ドスコイは、隣で呆然としていた玄を見上げた。共通の趣味、相撲。あのクマとの取り組みを経て、ドスコイの中にあった敬愛は、確かな「恋心」へと変わっていた。


「玄様。私は、貴方様と添い遂げたい。この一年という限られた時間、貴方様と共に土俵を歩ませてはいただけませんか!」


玄もまた、ドスコイの勇壮な男の姿に驚きつつも、不思議と嫌悪感はなかった。むしろ、あの名勝負を見せた戦友が、これほどまでに徳の高い肉体の持ち主であったことに、武人としての血が騒いだ。
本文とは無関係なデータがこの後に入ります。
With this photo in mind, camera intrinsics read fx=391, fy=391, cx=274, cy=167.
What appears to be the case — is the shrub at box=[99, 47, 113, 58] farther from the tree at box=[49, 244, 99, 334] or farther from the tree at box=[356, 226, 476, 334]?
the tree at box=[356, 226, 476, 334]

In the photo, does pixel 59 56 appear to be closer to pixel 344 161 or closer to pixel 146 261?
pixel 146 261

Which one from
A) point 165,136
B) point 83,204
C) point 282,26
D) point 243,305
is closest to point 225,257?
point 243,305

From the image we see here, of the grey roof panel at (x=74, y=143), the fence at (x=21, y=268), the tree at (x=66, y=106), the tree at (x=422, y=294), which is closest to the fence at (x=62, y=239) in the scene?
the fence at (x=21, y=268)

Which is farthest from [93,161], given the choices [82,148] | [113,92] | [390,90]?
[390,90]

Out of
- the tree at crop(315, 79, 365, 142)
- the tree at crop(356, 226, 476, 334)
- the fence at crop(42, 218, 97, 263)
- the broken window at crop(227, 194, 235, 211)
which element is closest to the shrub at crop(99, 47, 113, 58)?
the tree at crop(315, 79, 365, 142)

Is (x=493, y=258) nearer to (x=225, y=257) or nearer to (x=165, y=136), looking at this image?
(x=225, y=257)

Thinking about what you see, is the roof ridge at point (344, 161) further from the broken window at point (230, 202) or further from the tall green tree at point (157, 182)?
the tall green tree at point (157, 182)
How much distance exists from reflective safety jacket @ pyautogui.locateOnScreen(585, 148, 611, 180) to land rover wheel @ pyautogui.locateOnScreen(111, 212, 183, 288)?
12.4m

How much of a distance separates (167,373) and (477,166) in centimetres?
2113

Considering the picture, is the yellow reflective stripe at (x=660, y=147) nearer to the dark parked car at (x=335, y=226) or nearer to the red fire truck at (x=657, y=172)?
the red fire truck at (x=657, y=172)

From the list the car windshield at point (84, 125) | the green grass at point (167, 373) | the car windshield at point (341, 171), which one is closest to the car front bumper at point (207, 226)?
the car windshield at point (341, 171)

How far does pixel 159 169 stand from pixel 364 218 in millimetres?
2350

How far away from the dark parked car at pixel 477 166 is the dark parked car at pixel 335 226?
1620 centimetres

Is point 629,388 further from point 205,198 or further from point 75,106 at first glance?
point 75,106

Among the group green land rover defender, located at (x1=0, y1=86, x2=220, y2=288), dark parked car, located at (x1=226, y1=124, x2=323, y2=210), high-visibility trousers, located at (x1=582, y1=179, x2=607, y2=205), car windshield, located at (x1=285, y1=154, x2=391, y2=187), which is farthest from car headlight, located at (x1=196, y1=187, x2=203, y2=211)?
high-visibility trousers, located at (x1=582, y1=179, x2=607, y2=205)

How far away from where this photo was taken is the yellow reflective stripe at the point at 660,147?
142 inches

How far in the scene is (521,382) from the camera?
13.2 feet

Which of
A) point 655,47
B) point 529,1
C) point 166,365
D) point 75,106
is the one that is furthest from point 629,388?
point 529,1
「……ドスコイ。お主、これほどの器を隠しておったか。……相分かった。衆道の嗜み、わしも否定はせぬ。お主の熱き思い、この玄、正面から受け止めてみようではないか」


瓦礫の山の中で、男に戻ったドスコイと、それを受け入れる玄。 その傍らで、「一年しかないなんて……! 早く、早く四股を録画させてくださいましぃぃ!」と叫びながら、女の姿で崩れ落ちるバルト。


更地となった帝都に、ようやく奇妙で情熱的な朝が訪れようとしていた。